Cognitive modeling assists in scientific inference by, among other things, assessing the plausibility of an explanation (e.g., theory, process). It achieves this by instantiating a version of the explanation in some quantitative form (i.e., the mathematical model), and thereby demonstrating its plausibility (Polk and Seifert, 2002; Busemeyer and Diederich, 2010; Lewandowsky and Farrell, 2011; Lee and Wagenmakers, 2014). However, as with theories, all quantitative explanations are not equally good or convincing, so what criteria should be used to evaluate models? What makes a model a good explanation from which it is reasonable to draw inferences, and what signs indicate the model is poor? These questions are the focus of this chapter. Like modeling itself, the field is still very much in its infancy. Progress has been made, but many challenges remain. Before reviewing the state-of-the-art, we first provide a broader context in which to situate the enterprise of model evaluation.

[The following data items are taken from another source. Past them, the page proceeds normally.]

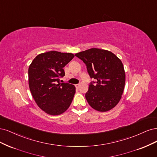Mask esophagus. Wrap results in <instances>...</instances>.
Masks as SVG:
<instances>
[{
    "mask_svg": "<svg viewBox=\"0 0 157 157\" xmlns=\"http://www.w3.org/2000/svg\"><path fill=\"white\" fill-rule=\"evenodd\" d=\"M79 86H80L79 84H75V87H76V88H78V87H79Z\"/></svg>",
    "mask_w": 157,
    "mask_h": 157,
    "instance_id": "1",
    "label": "esophagus"
}]
</instances>
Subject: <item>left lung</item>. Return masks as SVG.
<instances>
[{"instance_id":"obj_1","label":"left lung","mask_w":157,"mask_h":157,"mask_svg":"<svg viewBox=\"0 0 157 157\" xmlns=\"http://www.w3.org/2000/svg\"><path fill=\"white\" fill-rule=\"evenodd\" d=\"M87 66L90 78L85 94L89 104L104 112L112 109L121 98L125 84V72L121 60L108 50L91 48L75 55Z\"/></svg>"}]
</instances>
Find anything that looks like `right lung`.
I'll list each match as a JSON object with an SVG mask.
<instances>
[{
  "instance_id": "obj_1",
  "label": "right lung",
  "mask_w": 157,
  "mask_h": 157,
  "mask_svg": "<svg viewBox=\"0 0 157 157\" xmlns=\"http://www.w3.org/2000/svg\"><path fill=\"white\" fill-rule=\"evenodd\" d=\"M74 55L51 51L38 55L29 68V89L38 107L52 115L62 114L70 107L75 93L74 85L60 83L63 68Z\"/></svg>"
}]
</instances>
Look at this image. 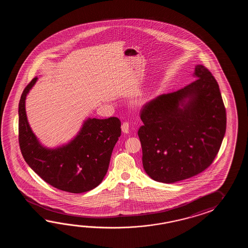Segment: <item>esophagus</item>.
Wrapping results in <instances>:
<instances>
[{"mask_svg": "<svg viewBox=\"0 0 248 248\" xmlns=\"http://www.w3.org/2000/svg\"><path fill=\"white\" fill-rule=\"evenodd\" d=\"M122 130L124 134H128L129 133V125L127 122H124L122 125Z\"/></svg>", "mask_w": 248, "mask_h": 248, "instance_id": "1", "label": "esophagus"}]
</instances>
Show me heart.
<instances>
[{"instance_id": "1", "label": "heart", "mask_w": 248, "mask_h": 248, "mask_svg": "<svg viewBox=\"0 0 248 248\" xmlns=\"http://www.w3.org/2000/svg\"><path fill=\"white\" fill-rule=\"evenodd\" d=\"M144 100H145L144 95H142V94H140V95H137L132 100V106H135V107H140V106H142L144 104Z\"/></svg>"}]
</instances>
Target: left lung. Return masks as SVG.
<instances>
[{
    "mask_svg": "<svg viewBox=\"0 0 248 248\" xmlns=\"http://www.w3.org/2000/svg\"><path fill=\"white\" fill-rule=\"evenodd\" d=\"M195 80L184 89L149 101L138 130L142 166L154 181L173 184L210 166L226 131V111L219 86L197 64Z\"/></svg>",
    "mask_w": 248,
    "mask_h": 248,
    "instance_id": "1",
    "label": "left lung"
}]
</instances>
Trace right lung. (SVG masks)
<instances>
[{"label": "right lung", "mask_w": 248, "mask_h": 248, "mask_svg": "<svg viewBox=\"0 0 248 248\" xmlns=\"http://www.w3.org/2000/svg\"><path fill=\"white\" fill-rule=\"evenodd\" d=\"M32 79L18 105V134L22 155L28 166L58 190L82 193L95 189L105 178L112 150L122 134L121 121L86 118L68 142L55 147L42 144L32 131L26 111L27 96L37 82Z\"/></svg>", "instance_id": "obj_1"}]
</instances>
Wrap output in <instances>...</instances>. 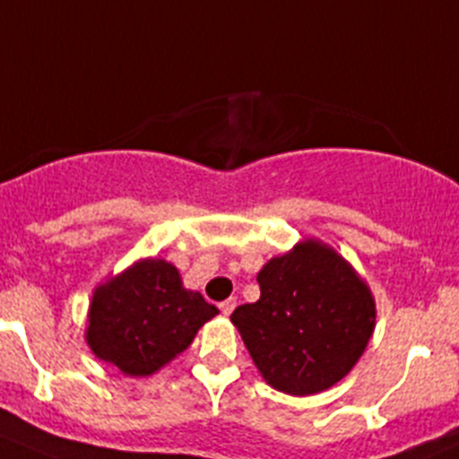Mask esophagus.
<instances>
[{
    "label": "esophagus",
    "mask_w": 459,
    "mask_h": 459,
    "mask_svg": "<svg viewBox=\"0 0 459 459\" xmlns=\"http://www.w3.org/2000/svg\"><path fill=\"white\" fill-rule=\"evenodd\" d=\"M235 305H238V300H235V298H229V300L220 302V311L224 316H230V311L235 309Z\"/></svg>",
    "instance_id": "esophagus-1"
}]
</instances>
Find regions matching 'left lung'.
Instances as JSON below:
<instances>
[{
	"instance_id": "left-lung-1",
	"label": "left lung",
	"mask_w": 459,
	"mask_h": 459,
	"mask_svg": "<svg viewBox=\"0 0 459 459\" xmlns=\"http://www.w3.org/2000/svg\"><path fill=\"white\" fill-rule=\"evenodd\" d=\"M260 300L230 314L271 388L323 393L348 375L375 332V298L332 247L305 239L257 273Z\"/></svg>"
}]
</instances>
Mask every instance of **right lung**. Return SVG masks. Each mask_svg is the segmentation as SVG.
<instances>
[{
	"label": "right lung",
	"mask_w": 459,
	"mask_h": 459,
	"mask_svg": "<svg viewBox=\"0 0 459 459\" xmlns=\"http://www.w3.org/2000/svg\"><path fill=\"white\" fill-rule=\"evenodd\" d=\"M215 305L184 289L177 266L148 257L96 287L87 342L102 361L127 377H150L193 342Z\"/></svg>",
	"instance_id": "1"
}]
</instances>
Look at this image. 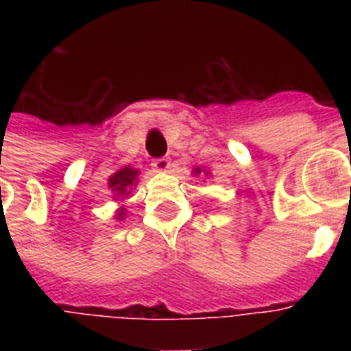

Although cognitive modeling has been around since the 1950s, its popularity increased once computers became cheap and fast. Also, user-friendly software has accelerated its adoptions, to the point where more and more researchers recognize the value of models and their usefulness for knowledge discovery (Shiffrin and Nobel, 1997; Fum et al., 2007; McClelland, 2009). Theories in much of the field tend to be broad claims about foundational issues in cognition (e.g., representations are distributed rather than local; grammar acquisition is probabilistic rather than rule-based; category learning is Bayesian). By instantiating these claims in a model, the theory becomes more viable, and as a consequence more persuasive, especially when its performance is shown to mimic that of individuals. In addition, it can be difficult to develop a theory with much depth without formalizing it quantitatively in some way.